Please retype the data below in full.

[[ RECORDS SUPPLIED open ]]

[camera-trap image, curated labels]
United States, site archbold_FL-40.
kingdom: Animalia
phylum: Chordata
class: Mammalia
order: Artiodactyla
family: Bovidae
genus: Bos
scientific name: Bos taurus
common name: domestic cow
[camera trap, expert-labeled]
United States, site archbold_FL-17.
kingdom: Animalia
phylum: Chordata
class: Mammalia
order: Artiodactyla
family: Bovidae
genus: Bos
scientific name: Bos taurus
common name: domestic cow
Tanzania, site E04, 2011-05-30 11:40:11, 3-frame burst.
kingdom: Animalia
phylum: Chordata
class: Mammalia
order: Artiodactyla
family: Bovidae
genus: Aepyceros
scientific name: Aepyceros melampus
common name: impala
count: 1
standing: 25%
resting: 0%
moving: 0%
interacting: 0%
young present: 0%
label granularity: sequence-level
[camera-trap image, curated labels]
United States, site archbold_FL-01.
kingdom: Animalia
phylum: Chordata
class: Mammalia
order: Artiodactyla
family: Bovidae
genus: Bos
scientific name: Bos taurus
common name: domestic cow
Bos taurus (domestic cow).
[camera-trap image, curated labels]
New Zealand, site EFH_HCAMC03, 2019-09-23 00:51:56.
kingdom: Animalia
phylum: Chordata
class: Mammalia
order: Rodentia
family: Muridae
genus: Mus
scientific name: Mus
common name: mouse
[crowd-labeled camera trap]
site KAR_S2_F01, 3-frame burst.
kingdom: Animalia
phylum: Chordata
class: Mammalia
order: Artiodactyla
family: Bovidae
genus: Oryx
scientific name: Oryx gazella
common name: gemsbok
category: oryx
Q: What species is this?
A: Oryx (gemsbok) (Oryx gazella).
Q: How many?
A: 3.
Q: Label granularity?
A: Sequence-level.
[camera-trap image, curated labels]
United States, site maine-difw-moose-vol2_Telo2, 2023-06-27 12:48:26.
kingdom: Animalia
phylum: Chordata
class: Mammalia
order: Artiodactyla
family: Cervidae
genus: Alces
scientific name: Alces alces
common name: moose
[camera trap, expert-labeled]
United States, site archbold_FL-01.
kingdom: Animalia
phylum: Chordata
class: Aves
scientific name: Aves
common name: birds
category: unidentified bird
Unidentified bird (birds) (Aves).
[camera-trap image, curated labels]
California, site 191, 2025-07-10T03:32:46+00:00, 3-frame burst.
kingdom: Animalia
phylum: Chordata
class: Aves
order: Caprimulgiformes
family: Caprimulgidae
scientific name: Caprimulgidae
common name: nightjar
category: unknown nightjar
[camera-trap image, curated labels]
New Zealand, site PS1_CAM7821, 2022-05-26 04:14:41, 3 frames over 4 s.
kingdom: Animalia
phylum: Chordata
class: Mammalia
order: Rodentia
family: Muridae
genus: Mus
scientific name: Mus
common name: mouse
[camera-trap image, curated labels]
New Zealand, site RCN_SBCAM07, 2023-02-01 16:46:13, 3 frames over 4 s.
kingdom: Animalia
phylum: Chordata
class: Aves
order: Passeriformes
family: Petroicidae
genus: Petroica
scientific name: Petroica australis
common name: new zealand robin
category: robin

[[ RECORDS SUPPLIED closed ]]

**FINISHED EXERCISE**
[camera-trap image, curated labels]
United States, site archbold_FL-40.
kingdom: Animalia
phylum: Chordata
class: Mammalia
order: Artiodactyla
family: Bovidae
genus: Bos
scientific name: Bos taurus
common name: domestic cow
[camera trap, expert-labeled]
United States, site archbold_FL-17.
kingdom: Animalia
phylum: Chordata
class: Mammalia
order: Artiodactyla
family: Bovidae
genus: Bos
scientific name: Bos taurus
common name: domestic cow
Tanzania, site E04, 2011-05-30 11:40:11, 3-frame burst.
kingdom: Animalia
phylum: Chordata
class: Mammalia
order: Artiodactyla
family: Bovidae
genus: Aepyceros
scientific name: Aepyceros melampus
common name: impala
count: 1
standing: 25%
resting: 0%
moving: 0%
interacting: 0%
young present: 0%
label granularity: sequence-level
[camera-trap image, curated labels]
United States, site archbold_FL-01.
kingdom: Animalia
phylum: Chordata
class: Mammalia
order: Artiodactyla
family: Bovidae
genus: Bos
scientific name: Bos taurus
common name: domestic cow
Bos taurus (domestic cow).
[camera-trap image, curated labels]
New Zealand, site EFH_HCAMC03, 2019-09-23 00:51:56.
kingdom: Animalia
phylum: Chordata
class: Mammalia
order: Rodentia
family: Muridae
genus: Mus
scientific name: Mus
common name: mouse
[crowd-labeled camera trap]
site KAR_S2_F01, 3-frame burst.
kingdom: Animalia
phylum: Chordata
class: Mammalia
order: Artiodactyla
family: Bovidae
genus: Oryx
scientific name: Oryx gazella
common name: gemsbok
category: oryx
Q: What species is this?
A: Oryx (gemsbok) (Oryx gazella).
Q: How many?
A: 3.
Q: Label granularity?
A: Sequence-level.
[camera-trap image, curated labels]
United States, site maine-difw-moose-vol2_Telo2, 2023-06-27 12:48:26.
kingdom: Animalia
phylum: Chordata
class: Mammalia
order: Artiodactyla
family: Cervidae
genus: Alces
scientific name: Alces alces
common name: moose
[camera trap, expert-labeled]
United States, site archbold_FL-01.
kingdom: Animalia
phylum: Chordata
class: Aves
scientific name: Aves
common name: birds
category: unidentified bird
Unidentified bird (birds) (Aves).
[camera-trap image, curated labels]
California, site 191, 2025-07-10T03:32:46+00:00, 3-frame burst.
kingdom: Animalia
phylum: Chordata
class: Aves
order: Caprimulgiformes
family: Caprimulgidae
scientific name: Caprimulgidae
common name: nightjar
category: unknown nightjar
[camera-trap image, curated labels]
New Zealand, site PS1_CAM7821, 2022-05-26 04:14:41, 3 frames over 4 s.
kingdom: Animalia
phylum: Chordata
class: Mammalia
order: Rodentia
family: Muridae
genus: Mus
scientific name: Mus
common name: mouse
[camera-trap image, curated labels]
New Zealand, site RCN_SBCAM07, 2023-02-01 16:46:13, 3 frames over 4 s.
kingdom: Animalia
phylum: Chordata
class: Aves
order: Passeriformes
family: Petroicidae
genus: Petroica
scientific name: Petroica australis
common name: new zealand robin
category: robin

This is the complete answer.